■ 課題 ■
1 – 本文について、次の問いに答えること。
(a) 「一日とは」を検索したとき、①にはどう書かれているか。
(b) 一年の中には一日がいくつ詰まっているとされているか。
(c) 一銀河にある恒星の数はどれだけとされているか。
2 – 本文のうち、「何の普遍性もない地球の一自転」という語句のある箇所から書き写し始め、「そんな人間だけの(あるいは地球上の生物の)」までを一字も変えずに複製すること。

■ 本文 ■
# # # # #

一日とは原子か細胞か

 

一日は構造を持っている

だから人生の最小単位ではない

 

「一日とは」を検索すると、①午前零時から午後12時まで。一昼夜。

②朝から夕方まで、とある

 

誰も「一日」という言葉に関心を払っていない

県の条例程度の無感動な扱いだ

 

「一日」という定義に哲学的な命題や論争はないのだろうか

地球の自転の一回転といった表記すらない

 

「一年とは」で検索して、ようやく出てくる

地球が自転で一回転するのが一日にあたり、太陽の周りを一周公転して元の位置に戻ってくるのが一年にあたる。それには約365日かかる

 

宇宙はビックバンから138億年とか、地球誕生から46億年とか、天の川銀河の直径が約10万光年だとか、時間も距離も地球が太陽を一周する一公転を一単位として計算される。地球の自転(一自転が一日)ベースで言えば、その365倍となる

 

宇宙の時間や距離はすべて年単位だが、その一単位である一年の中には、一日が365個詰まっている

 

まるで一年が原子で、一日が原子を構成するクオークか何かのようだ

 

そしてクオークのスピンのような365回転の、一回転一回転が我々の場所であり、我々の生存を許された時間なのだ

 

原子核の周りを回る電子のように、地球が数十回太陽の周りを回ったら我々の時間は終わりとなる

 

ぞっとする

 

一日が人生の一ブロックといったイメージのほうがまだマシ、まだ救いがあるとさえ思えてくる

 

一日とは何だろうか

 

宇宙が広いのではなく、我々があまりに小さいのではないだろうか

宇宙が悠久の時の中にあるのではなく、我々の持つ時間があまりに短いだけなのではないだろうか

 

一日とは恒星の周りを回る惑星の一自転であり、それに伴う昼と夜である

地軸が傾き、楕円軌道を回るなら一公転の中に季節が生まれ、昼と夜の長さも変わっていく。一恒星に惑星が数個、一銀河に恒星が一千億から三千億、これに銀河数兆個を掛け合わせた惑星の数だけ、その惑星の一自転である昼と夜、その惑星の一公転である一年がある

 

この全宇宙、すべての惑星に、一つとして同じ一日、同じ昼と夜はない

 

何の普遍性もない地球の一自転と地球の一公転を宇宙の時間と広がりを表現する単位にせざるを得ない人間の卑小

人間が算出した宇宙の時間や広がりは地球と太陽の関係を知らない宇宙人には分かりようがない

 

地球の公転の138億回は果たして途方もない時間なのか

その間に広がった宇宙は本当に途方もない空間なのか

 

そんな人間だけの(あるいは地球上の生物の)

# # # # #

■ 提供データ ■
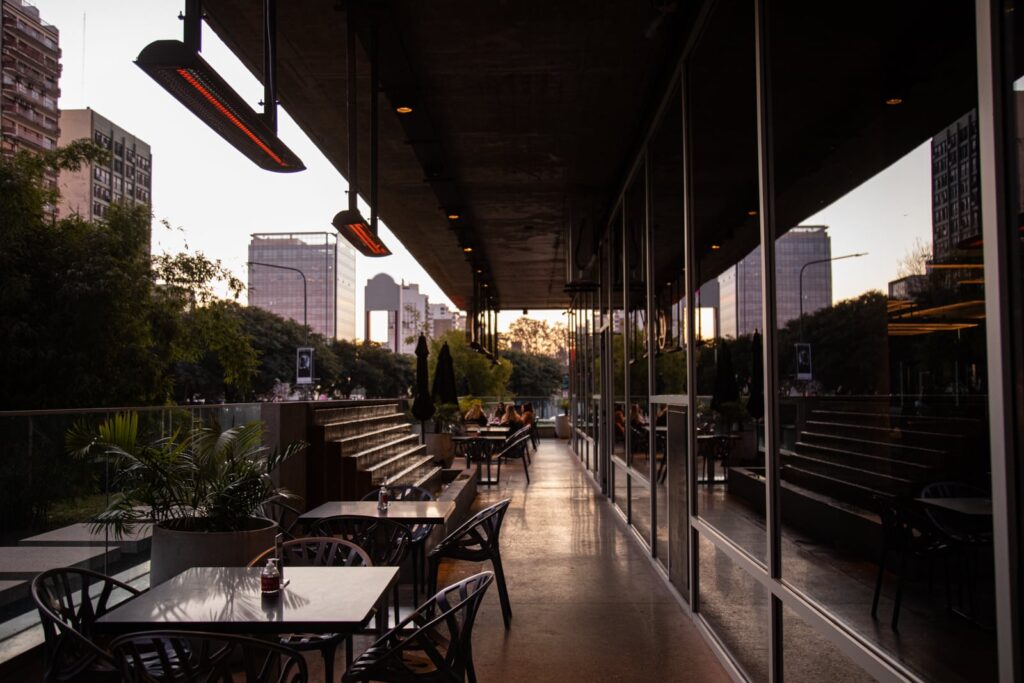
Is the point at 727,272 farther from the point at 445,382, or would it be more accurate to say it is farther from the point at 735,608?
the point at 445,382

# # # # #

■ 解答 ■
1 –
(a) 午前零時から午後12時まで。一昼夜。
(b) 365個
(c) 一千億から三千億

2 –
何の普遍性もない地球の一自転と地球の一公転を宇宙の時間と広がりを表現する単位にせざるを得ない人間の卑小

人間が算出した宇宙の時間や広がりは地球と太陽の関係を知らない宇宙人には分かりようがない

 

地球の公転の138億回は果たして途方もない時間なのか

その間に広がった宇宙は本当に途方もない空間なのか

 

そんな人間だけの(あるいは地球上の生物の)